He played four years for Milwaukee after being drafted second overall by the Los Angeles Lakers. Shortly after, Meyers was part of a blockbuster trade that sent him to the Bucks in exchange for Kareem Abdul-Jabbar.

The 6-foot-8 Meyers led UCLA in scoring at 18.3 points and rebounding at 7.9 in his final season, helping the Bruins to a 28-3 record. He had 24 points and 11 rebounds in their 92-85 victory over Kentucky in the NCAA title game played in his hometown of San Diego.

Meyers Drysdale also played at UCLA during her Hall of Fame career.

Meyers assumed the Bruins’ leadership role during the 1974-75 season after Bill Walton and Jamaal Wilkes had graduated. Playing with sophomores Marques Johnson and Richard Washington, Meyers earned consensus All-America honors. Meyers made the cover of Sports Illustrated after the Bruins won the NCAA title.

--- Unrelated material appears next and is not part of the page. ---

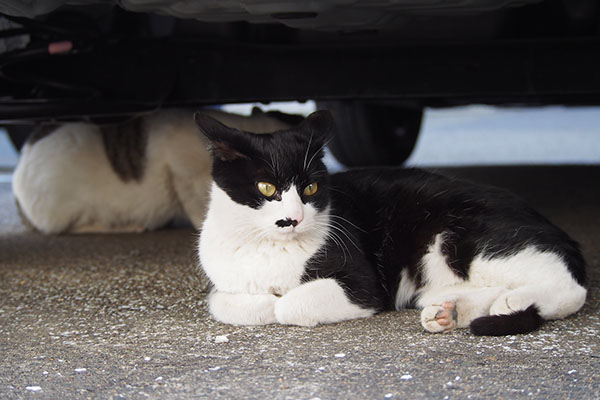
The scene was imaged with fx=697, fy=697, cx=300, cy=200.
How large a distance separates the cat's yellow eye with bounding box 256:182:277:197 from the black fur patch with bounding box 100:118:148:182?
2088 millimetres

“One of the true warriors in (at)UCLAMBB history has gone on to glory,” Johnson wrote on Twitter. “Dave Meyers was our Captain in `75 and as tenacious a player ever. RIP.”

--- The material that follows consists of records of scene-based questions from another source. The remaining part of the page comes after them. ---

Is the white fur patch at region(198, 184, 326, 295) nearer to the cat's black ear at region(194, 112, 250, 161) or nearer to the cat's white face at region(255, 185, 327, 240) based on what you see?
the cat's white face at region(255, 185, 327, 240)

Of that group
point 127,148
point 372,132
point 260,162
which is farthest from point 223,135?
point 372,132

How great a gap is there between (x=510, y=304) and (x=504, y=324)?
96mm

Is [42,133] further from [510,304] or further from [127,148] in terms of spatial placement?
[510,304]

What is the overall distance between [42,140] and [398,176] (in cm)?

Johnson recalled in other tweets how Meyers called him `MJB’ or Marques Johnson Baby when he was a freshman, and later in the NBA, Meyers was nicknamed “Crash” because he always diving on the floor for loose balls.

As a junior, Meyers started on a front line featuring future Hall of Famers Walton and Wilkes.

Meyers was a reserve as a sophomore on the Bruins’ 1973 NCAA title team during the school’s run of 10 national titles in 12 years under Wooden. The team went 30-0 and capped the season by beating Memphis 87-66 in the championship game, when Meyers had four points and three rebounds.

In 1975, Meyers, along with Elmore Smith, Junior Bridgeman and Brian Winters, was traded to Milwaukee for Abdul-Jabbar and Walt Wesley.

During the 1977-78 season, Meyers was reunited with Johnson on the Bucks and averaged a career-best 14.7 points. He missed the next year with a back injury. Meyers returned in 1979-80 to average 12.1 points and 5.7 rebounds in helping the Bucks win a division title.

Born David William Meyers, he was one of 11 children. His father, Bob, was a standout basketball player and team captain at Marquette in the 1940s. The younger Meyers averaged 22.7 points as a senior at Sonora High in La Habra, California.

Meyers made a surprise announcement in 1980 that he was retiring from basketball to spend more time with his family. He later earned his teaching certificate and taught sixth grade for several years in Lake Elsinore, California.

He is survived by his wife, Linda, whom he married in 1975, and daughter Crystal and son Sean.